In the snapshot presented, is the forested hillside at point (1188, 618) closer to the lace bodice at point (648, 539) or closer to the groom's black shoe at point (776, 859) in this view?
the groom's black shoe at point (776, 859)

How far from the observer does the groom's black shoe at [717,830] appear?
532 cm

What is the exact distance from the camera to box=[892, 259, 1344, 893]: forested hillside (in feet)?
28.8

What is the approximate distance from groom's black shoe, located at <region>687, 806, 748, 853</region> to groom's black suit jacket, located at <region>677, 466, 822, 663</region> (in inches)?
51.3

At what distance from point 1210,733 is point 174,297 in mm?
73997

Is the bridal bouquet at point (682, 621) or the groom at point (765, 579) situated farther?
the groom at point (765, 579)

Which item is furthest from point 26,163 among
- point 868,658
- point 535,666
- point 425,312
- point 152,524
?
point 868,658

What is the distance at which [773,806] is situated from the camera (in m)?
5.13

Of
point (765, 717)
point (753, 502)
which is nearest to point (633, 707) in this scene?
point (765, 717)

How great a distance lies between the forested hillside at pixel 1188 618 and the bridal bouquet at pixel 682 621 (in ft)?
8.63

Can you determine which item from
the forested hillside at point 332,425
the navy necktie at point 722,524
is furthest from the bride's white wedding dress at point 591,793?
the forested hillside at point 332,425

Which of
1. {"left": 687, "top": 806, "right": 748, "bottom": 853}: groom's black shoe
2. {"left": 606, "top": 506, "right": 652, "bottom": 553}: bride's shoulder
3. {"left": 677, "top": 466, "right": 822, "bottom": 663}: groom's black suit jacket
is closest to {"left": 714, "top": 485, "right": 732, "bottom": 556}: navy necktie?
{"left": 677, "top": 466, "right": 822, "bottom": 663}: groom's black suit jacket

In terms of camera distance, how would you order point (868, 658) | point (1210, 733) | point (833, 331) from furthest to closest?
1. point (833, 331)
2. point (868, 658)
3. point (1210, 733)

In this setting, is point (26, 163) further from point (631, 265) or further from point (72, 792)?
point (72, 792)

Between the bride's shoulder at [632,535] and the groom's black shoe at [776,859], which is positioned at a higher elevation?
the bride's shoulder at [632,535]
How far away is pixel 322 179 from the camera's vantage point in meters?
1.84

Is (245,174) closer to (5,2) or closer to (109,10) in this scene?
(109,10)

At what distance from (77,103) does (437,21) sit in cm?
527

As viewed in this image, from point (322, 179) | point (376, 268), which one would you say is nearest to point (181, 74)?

◇ ◇ ◇

=== TASK DESCRIPTION ===
Every entry should be printed again exactly as written.

=== WRITTEN ANSWER ===
In the snapshot presented, is the forested hillside at point (1188, 618) closer to the lace bodice at point (648, 539) or closer to the groom's black shoe at point (776, 859) in this view?
the groom's black shoe at point (776, 859)

How far from the observer does the groom's black shoe at [717,830] appear?
532 cm

What is the exact distance from the camera to box=[892, 259, 1344, 893]: forested hillside (in feet)?
28.8

What is the approximate distance from groom's black shoe, located at <region>687, 806, 748, 853</region> to groom's black suit jacket, located at <region>677, 466, 822, 663</region> (in inches)?
51.3

At what distance from point 1210,733 is point 174,297 in mm?
73997

Is the bridal bouquet at point (682, 621) or the groom at point (765, 579) situated farther?
the groom at point (765, 579)

Which item is furthest from point 26,163 among
- point 868,658
- point 535,666
- point 425,312
- point 152,524
?
point 868,658

What is the distance at which [773,806] is situated from the camera (in m)?
5.13

Of
point (765, 717)
point (753, 502)
which is nearest to point (633, 707) in this scene?
point (765, 717)

How great a distance lies between the forested hillside at pixel 1188 618 and the bridal bouquet at pixel 682 621 (in ft)?
8.63

Can you determine which item from
the forested hillside at point 332,425
the navy necktie at point 722,524
is furthest from the bride's white wedding dress at point 591,793?
the forested hillside at point 332,425

Which of
1. {"left": 687, "top": 806, "right": 748, "bottom": 853}: groom's black shoe
2. {"left": 606, "top": 506, "right": 652, "bottom": 553}: bride's shoulder
3. {"left": 677, "top": 466, "right": 822, "bottom": 663}: groom's black suit jacket
is closest to {"left": 714, "top": 485, "right": 732, "bottom": 556}: navy necktie?
{"left": 677, "top": 466, "right": 822, "bottom": 663}: groom's black suit jacket

In terms of camera distance, how would you order point (868, 658) | point (1210, 733) | point (833, 331) from furthest to closest?
1. point (833, 331)
2. point (868, 658)
3. point (1210, 733)

In this setting, is point (26, 163) further from point (631, 265) or further from point (72, 792)?
point (72, 792)

Between the bride's shoulder at [632,535] and the groom's black shoe at [776,859], which is positioned at a higher elevation?
the bride's shoulder at [632,535]
How far away is pixel 322 179 from the camera's vantage point in meters?
1.84

Is (245,174) closer to (5,2) or closer to (109,10) in this scene?
(109,10)

At what distance from (77,103) does (437,21) sit in cm?
527

As viewed in this image, from point (322, 179) | point (376, 268), which one would you say is nearest to point (181, 74)?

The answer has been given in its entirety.